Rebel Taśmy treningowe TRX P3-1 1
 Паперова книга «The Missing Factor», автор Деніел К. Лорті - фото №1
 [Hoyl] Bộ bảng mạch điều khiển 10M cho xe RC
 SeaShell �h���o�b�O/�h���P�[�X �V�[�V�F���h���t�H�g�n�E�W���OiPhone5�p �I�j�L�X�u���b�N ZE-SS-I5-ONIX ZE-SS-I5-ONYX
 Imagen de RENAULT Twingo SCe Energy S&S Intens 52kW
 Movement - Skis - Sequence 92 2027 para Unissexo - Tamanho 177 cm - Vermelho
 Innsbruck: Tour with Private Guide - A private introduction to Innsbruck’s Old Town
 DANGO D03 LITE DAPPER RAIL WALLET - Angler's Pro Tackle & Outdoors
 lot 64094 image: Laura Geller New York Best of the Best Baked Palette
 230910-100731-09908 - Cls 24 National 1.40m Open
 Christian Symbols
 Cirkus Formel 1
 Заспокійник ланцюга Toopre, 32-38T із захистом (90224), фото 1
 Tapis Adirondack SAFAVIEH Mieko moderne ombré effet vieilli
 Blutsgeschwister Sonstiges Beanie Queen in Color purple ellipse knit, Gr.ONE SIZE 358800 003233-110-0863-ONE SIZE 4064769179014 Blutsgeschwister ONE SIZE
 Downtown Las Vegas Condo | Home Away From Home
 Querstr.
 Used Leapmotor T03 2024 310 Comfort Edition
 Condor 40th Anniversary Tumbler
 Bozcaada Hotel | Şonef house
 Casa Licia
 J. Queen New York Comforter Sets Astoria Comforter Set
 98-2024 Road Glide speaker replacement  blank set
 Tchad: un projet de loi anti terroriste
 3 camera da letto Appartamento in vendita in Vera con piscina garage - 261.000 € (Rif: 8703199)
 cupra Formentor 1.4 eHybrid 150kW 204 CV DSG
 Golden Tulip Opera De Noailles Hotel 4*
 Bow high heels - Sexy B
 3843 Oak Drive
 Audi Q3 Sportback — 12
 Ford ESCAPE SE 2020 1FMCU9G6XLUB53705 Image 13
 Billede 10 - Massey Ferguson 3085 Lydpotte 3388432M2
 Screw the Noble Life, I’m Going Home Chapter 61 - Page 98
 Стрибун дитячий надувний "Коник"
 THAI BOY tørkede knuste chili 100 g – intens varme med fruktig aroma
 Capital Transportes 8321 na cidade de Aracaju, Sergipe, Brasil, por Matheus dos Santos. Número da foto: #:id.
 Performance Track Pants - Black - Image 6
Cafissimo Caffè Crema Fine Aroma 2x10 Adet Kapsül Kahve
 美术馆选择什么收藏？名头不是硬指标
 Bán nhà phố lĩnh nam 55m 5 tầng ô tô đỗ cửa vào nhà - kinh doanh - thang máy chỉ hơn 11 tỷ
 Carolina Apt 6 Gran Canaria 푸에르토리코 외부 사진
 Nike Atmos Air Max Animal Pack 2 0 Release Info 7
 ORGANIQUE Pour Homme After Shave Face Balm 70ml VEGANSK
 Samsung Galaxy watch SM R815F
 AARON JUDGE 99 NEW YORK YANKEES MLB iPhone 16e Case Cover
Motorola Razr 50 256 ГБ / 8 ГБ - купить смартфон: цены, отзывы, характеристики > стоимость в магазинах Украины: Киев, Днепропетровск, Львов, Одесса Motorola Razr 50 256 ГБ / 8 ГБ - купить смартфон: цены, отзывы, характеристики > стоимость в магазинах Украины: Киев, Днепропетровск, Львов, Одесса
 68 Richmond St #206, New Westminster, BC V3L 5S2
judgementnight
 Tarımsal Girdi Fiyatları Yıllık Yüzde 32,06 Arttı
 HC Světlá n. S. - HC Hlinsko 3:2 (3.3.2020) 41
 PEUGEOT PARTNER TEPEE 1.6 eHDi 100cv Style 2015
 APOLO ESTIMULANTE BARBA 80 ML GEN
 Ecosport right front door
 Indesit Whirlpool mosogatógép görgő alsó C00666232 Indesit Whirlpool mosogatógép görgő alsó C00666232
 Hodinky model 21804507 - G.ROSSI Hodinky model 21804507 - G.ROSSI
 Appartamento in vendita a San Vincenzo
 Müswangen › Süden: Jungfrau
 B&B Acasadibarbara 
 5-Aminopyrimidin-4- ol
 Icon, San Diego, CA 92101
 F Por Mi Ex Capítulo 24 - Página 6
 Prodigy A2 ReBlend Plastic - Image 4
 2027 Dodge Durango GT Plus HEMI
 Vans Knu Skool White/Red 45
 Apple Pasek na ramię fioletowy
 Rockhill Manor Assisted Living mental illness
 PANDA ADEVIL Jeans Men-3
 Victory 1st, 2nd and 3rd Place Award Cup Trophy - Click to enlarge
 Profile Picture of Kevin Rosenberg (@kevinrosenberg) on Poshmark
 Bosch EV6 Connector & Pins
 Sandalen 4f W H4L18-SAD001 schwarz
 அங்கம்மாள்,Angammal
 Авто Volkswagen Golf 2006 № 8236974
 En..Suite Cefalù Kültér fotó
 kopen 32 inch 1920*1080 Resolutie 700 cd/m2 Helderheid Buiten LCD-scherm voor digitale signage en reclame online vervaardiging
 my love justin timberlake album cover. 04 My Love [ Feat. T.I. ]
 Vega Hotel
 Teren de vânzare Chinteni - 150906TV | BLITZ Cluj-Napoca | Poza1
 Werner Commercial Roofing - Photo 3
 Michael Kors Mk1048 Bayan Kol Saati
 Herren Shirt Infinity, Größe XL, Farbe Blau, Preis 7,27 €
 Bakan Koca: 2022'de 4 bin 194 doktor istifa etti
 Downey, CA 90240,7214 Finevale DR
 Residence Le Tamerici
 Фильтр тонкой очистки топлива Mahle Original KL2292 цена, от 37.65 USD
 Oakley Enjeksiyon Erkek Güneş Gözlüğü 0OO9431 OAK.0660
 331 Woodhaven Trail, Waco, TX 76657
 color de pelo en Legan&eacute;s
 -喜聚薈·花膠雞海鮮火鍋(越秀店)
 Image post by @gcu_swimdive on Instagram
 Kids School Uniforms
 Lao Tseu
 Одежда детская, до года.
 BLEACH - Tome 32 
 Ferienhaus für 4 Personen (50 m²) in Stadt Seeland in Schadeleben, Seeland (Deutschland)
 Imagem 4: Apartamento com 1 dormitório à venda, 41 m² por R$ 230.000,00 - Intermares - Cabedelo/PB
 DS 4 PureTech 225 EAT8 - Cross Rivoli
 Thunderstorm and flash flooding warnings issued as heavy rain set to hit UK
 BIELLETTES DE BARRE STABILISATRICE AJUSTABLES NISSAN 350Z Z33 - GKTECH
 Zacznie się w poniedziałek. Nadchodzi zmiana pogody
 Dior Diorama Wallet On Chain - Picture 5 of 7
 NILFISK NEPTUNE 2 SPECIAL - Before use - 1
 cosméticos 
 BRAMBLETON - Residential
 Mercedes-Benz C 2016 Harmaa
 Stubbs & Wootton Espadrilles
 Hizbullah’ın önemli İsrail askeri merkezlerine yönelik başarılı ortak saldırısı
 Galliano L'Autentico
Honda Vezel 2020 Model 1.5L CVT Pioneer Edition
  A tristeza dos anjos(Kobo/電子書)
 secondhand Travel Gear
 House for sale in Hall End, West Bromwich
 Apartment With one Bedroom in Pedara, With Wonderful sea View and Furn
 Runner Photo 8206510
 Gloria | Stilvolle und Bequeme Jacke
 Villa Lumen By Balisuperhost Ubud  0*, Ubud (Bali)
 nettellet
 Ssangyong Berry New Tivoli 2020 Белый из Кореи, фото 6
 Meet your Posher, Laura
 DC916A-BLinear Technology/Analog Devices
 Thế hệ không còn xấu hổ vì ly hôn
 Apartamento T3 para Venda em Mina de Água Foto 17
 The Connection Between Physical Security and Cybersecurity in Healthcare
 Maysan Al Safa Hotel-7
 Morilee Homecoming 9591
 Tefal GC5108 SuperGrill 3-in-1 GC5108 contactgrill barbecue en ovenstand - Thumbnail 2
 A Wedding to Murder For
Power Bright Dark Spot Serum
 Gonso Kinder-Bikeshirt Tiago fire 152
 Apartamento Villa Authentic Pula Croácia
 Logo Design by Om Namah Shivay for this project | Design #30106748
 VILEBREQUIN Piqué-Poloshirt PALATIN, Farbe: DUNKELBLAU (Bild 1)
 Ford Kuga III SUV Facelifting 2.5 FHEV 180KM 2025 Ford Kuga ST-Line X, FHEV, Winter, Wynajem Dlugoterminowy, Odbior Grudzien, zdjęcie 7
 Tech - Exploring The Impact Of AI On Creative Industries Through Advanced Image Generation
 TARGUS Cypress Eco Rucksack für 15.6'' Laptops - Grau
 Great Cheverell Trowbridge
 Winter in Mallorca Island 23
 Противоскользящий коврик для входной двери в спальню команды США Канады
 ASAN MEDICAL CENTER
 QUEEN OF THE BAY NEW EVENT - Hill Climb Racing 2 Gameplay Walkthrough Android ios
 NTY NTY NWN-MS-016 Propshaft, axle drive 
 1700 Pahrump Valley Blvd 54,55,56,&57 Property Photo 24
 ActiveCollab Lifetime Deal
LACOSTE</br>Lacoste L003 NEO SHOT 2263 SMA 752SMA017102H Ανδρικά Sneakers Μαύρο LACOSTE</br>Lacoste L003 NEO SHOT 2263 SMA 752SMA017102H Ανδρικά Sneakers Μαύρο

__Problem description__
Return only the part of the records above that opens with the line containing "THAI BOY tørkede" and closes with the line containing "美术馆选择什么收藏？名头不是硬指标", ends included.

__Answer space__
 THAI BOY tørkede knuste chili 100 g – intens varme med fruktig aroma
 Capital Transportes 8321 na cidade de Aracaju, Sergipe, Brasil, por Matheus dos Santos. Número da foto: #:id.
 Performance Track Pants - Black - Image 6
Cafissimo Caffè Crema Fine Aroma 2x10 Adet Kapsül Kahve
 美术馆选择什么收藏？名头不是硬指标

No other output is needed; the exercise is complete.